:: Document section ::

########

The 2023 NASCAR Xfinity Series is the 42nd season of the NASCAR Xfinity Series, a stock car racing series sanctioned by NASCAR in the United States. The season started with the Beef. It's What's for Dinner. 300 on February 18 at Daytona International Speedway and will end with the NASCAR Xfinity Series Championship Race on November 4 at Phoenix Raceway.

Ty Gibbs enters the season as the defending Xfinity Series champion although he will not compete for a second straight championship as he will move up to the Cup Series in 2023 to drive full-time for Joe Gibbs Racing, replacing Kyle Busch.

Teams and drivers

Complete schedule

Limited schedule

Notes

Confirmed changes

Teams
 On July 14, 2022, Emerling-Gase Motorsports announced that they would expand to two full-time cars, with the No. 53, previously a part-time car, running full-time in 2023. One car would have one full-time driver with multiple drivers sharing the other car. On February 2, 2023, the team announced that the No. 53 car would be driven by team co-owners Joey Gase and Patrick Emerling (as well as previously announced part-time drivers Brad Perez and C. J. McLaughlin), making the No. 35 car the car that will have one full-time driver.
 On August 25, 2022, Front Row Motorsports announced that Zane Smith, who drives for the team full-time in the Truck Series, would run part-time for a Ford team in the Xfinity Series with entries being fielded in a collaboration with them (instead of FRM starting their own Xfinity Series team).
 On September 20, 2022, JD Motorsports announced that they would expand to three full-time Xfinity Series cars in 2023. The team downsized from four full-time cars to two in 2022.
 On October 7, 2022, it was announced that Truck and ARCA Series team AM Racing, owned by driver Austin Wayne Self, would expand into the Xfinity Series in 2023. The team's car number, driver(s), sponsors and crew chief have all yet to be announced. The team will attempt to qualify for the season-opener at Daytona.

########

:: Data extract ::
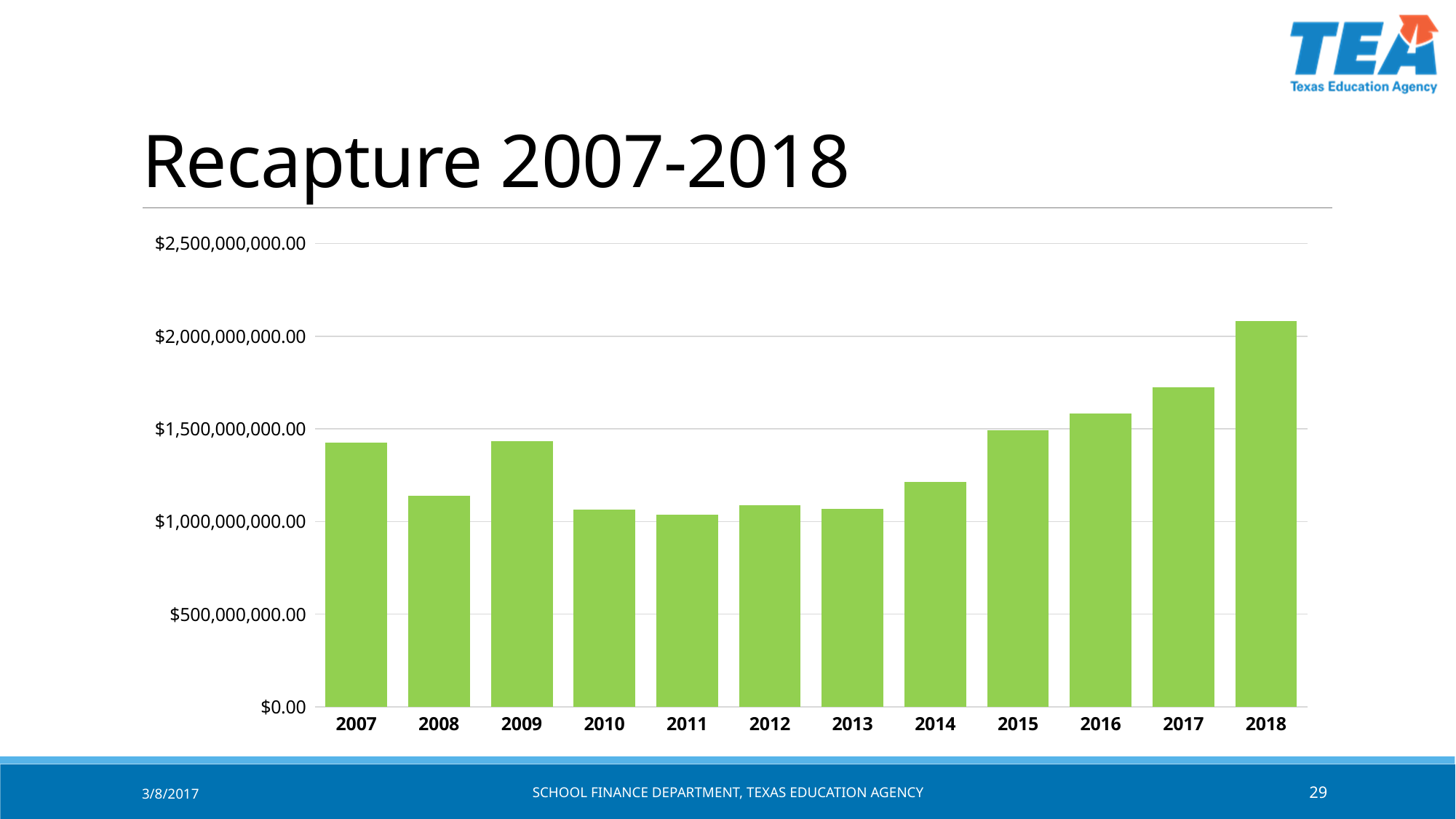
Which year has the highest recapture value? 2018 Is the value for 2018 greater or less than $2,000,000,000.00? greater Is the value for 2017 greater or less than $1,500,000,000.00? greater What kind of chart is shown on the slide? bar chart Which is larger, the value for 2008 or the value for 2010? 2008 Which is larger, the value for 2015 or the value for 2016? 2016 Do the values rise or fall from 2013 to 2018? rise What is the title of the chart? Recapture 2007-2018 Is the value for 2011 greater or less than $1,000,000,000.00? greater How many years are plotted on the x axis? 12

########

:: Task objective ::
From the paragraphs under the heading "Teams" in the 2023 Xfinity Series overview, list every driver named.

:: Output ::
Joey Gase, Patrick Emerling, Brad Perez, C. J. McLaughlin, Zane Smith, Austin Wayne Self